Excerpted text

Box set by David Bowie
- Released: 19 September 1989 (original) 2 December 2003 (reissue)
- Recorded: 1969–1980 (original) 1969–1997 (reissue)
- Genres: Rock; glam rock; art rock;
- Length: 196:38 (original) 298:03 (reissue)
- Labels: Rykodisc; EMI; Virgin;
- Producers: David Bowie; Ken Scott; Tony Visconti; Harry Maslin (original and reissue); Giorgio Moroder; Nile Rodgers; Derek Bramble; Hugh Padgham; David Richards; Tin Machine; Tim Palmer (reissue);

David Bowie chronology
| Never Let Me Down (1987) | Sound + Vision (1989) | Changesbowie (1990) |

Alternative cover
- 2003 edition

= Sound + Vision (box set) =

1989 album by David Bowie

Sound + Vision is the first box set by English musician David Bowie, released by Rykodisc in 1989. By the end of the 1980s, the rights to Bowie's pre-1983 catalogue (originally issued by Phillips/Mercury Records and RCA Records) reverted to Bowie and his former management company, MainMan. Rykodisc had approached Bowie in 1988 to re-release his albums on CD and Bowie agreed, and in September 1989 the Sound + Vision box set was released. By April 1990, the box set had sold over 200,000 copies, which, for a set costing $50–$60 (or about $ today), was considered "phenomenal".

Exercises
1: Repeat the Sound + Vision box set passage word for word, from "Box set by David" up to and including "(original) 298:03 (reissue)".
2: Continue the Sound + Vision box set passage, starting after its last sentence.

Stored rows
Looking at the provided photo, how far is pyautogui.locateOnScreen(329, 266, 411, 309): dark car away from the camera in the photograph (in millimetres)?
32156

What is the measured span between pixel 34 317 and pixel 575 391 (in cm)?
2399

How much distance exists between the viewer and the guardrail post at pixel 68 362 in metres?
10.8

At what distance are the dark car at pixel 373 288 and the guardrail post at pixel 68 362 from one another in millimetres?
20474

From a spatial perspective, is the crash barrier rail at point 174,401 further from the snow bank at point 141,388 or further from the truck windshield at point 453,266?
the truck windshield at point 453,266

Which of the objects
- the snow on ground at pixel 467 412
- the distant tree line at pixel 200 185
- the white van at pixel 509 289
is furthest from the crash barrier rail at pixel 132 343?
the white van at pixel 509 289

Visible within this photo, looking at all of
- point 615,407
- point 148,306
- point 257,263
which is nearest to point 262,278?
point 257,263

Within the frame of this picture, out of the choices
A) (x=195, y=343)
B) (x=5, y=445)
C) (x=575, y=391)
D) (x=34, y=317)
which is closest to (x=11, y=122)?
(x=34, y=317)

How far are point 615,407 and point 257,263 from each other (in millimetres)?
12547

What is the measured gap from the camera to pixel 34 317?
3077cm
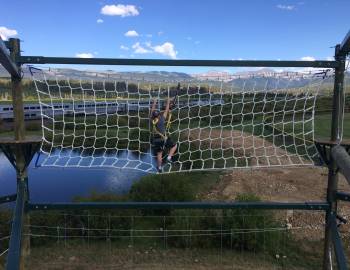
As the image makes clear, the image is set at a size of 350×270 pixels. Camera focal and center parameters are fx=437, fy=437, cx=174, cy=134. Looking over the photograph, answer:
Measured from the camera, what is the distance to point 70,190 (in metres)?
17.1

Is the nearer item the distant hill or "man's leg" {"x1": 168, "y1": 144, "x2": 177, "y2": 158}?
the distant hill

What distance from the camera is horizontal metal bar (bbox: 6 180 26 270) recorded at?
3.53 meters

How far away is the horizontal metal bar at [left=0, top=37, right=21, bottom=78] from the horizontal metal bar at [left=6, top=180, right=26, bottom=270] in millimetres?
1122

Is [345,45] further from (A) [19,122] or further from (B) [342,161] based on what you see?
(A) [19,122]

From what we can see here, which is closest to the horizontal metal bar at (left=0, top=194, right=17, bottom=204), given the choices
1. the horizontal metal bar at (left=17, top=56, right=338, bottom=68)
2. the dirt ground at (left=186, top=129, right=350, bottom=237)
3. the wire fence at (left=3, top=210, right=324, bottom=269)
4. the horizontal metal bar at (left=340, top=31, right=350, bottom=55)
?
the horizontal metal bar at (left=17, top=56, right=338, bottom=68)

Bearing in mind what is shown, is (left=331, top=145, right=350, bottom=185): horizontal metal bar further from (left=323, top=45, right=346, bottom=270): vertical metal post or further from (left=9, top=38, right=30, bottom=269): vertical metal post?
(left=9, top=38, right=30, bottom=269): vertical metal post

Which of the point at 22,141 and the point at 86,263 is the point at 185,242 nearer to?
the point at 86,263

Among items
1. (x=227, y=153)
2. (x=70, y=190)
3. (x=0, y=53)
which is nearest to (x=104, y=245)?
(x=0, y=53)

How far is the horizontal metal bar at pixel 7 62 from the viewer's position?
141 inches

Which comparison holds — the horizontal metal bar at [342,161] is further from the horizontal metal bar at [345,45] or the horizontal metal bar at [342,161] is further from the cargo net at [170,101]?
the cargo net at [170,101]

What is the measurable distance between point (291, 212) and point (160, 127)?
233 inches

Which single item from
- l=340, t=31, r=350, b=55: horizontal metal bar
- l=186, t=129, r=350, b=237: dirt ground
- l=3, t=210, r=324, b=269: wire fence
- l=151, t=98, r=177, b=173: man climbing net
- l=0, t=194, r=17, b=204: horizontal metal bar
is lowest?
l=186, t=129, r=350, b=237: dirt ground

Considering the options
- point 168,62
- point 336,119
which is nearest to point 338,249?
point 336,119

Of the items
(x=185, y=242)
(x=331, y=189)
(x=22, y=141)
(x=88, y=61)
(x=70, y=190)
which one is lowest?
(x=70, y=190)
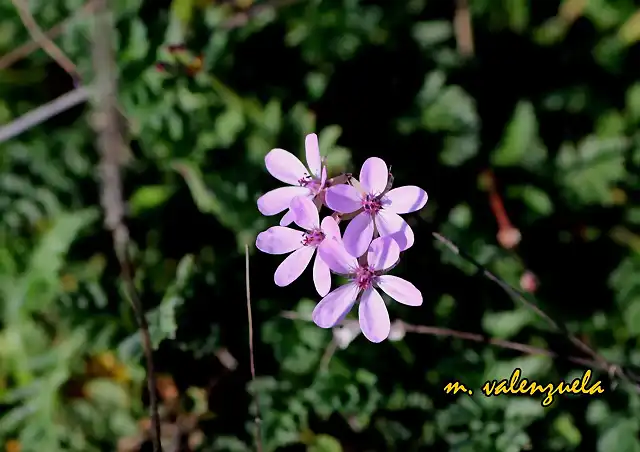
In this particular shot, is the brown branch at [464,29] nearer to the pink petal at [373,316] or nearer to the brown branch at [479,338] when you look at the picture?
the brown branch at [479,338]

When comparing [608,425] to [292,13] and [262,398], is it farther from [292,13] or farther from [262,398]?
[292,13]

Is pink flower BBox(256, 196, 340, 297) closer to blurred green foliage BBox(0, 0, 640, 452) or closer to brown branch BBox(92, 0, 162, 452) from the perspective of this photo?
brown branch BBox(92, 0, 162, 452)

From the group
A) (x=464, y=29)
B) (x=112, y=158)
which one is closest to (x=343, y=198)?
(x=112, y=158)

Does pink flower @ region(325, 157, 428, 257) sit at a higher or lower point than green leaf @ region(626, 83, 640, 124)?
lower

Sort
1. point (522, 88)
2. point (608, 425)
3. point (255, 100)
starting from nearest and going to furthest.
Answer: point (608, 425), point (255, 100), point (522, 88)

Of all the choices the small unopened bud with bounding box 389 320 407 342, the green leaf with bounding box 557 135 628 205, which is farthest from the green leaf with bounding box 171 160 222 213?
the green leaf with bounding box 557 135 628 205

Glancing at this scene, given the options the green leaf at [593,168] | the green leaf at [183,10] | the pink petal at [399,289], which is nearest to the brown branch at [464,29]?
the green leaf at [593,168]

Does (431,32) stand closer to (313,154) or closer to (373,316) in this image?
(313,154)

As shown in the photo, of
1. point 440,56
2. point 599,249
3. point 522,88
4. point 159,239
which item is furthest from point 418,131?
point 159,239
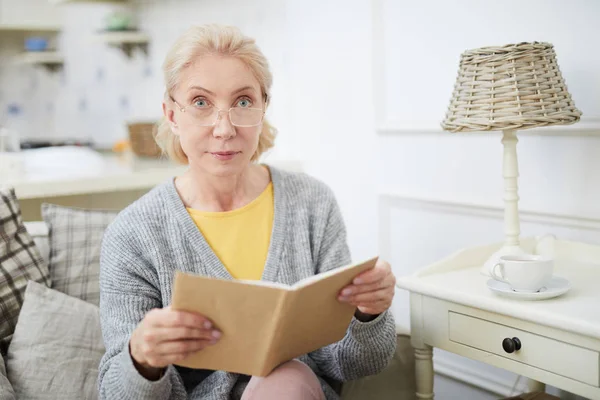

Written responses
1:
Box set by David Bowie
- Released: 19 September 1989 (original) 2 December 2003 (reissue)
- Recorded: 1969–1980 (original) 1969–1997 (reissue)
- Genres: Rock; glam rock; art rock;
- Length: 196:38 (original) 298:03 (reissue)

2:
Professional ratings
Review scores
| Source | Rating |
| AllMusic | Star |
| Rolling Stone | Star |
| The Rolling Stone Album Guide | Star |

==Set contents==
Sound + Vision was originally conceived in January 1988 as a career retrospective, modeled on Bob Dylan's Biograph and Eric Clapton's Crossroads, that launched the then-upcoming Rykodisc CD reissue campaign covering Bowie's output from 1969 to 1980. Primarily based on the Serious Moonlight Tour setlist, it contains few of Bowie's greatest hits in their original form, instead frequently opting for demos, live versions and even a German vocal version of ""Heroes"" ("Helden"). The "rarities" originally included on the 1989 edition of Sound + Vision—rare single versions of "Wild Eyed Boy from Freecloud" and "Rebel Rebel", and previously unreleased studio outtakes "London Bye Ta-Ta", "1984/Dodo", "After Today" and "It's Hard to Be a Saint in the City"—were exclusive to this box set.

==Awards and reception==
The set won the 1990 Grammy Award for Best Album Package. Rolling Stone said the boxset "stood above the rest [of the 1989 boxset releases]" and called the release a "promising harbinger" for the then-upcoming re-release of Bowie's RCA back catalogue on CD by Rykodisc, for which Bowie launched a worldwide supporting tour.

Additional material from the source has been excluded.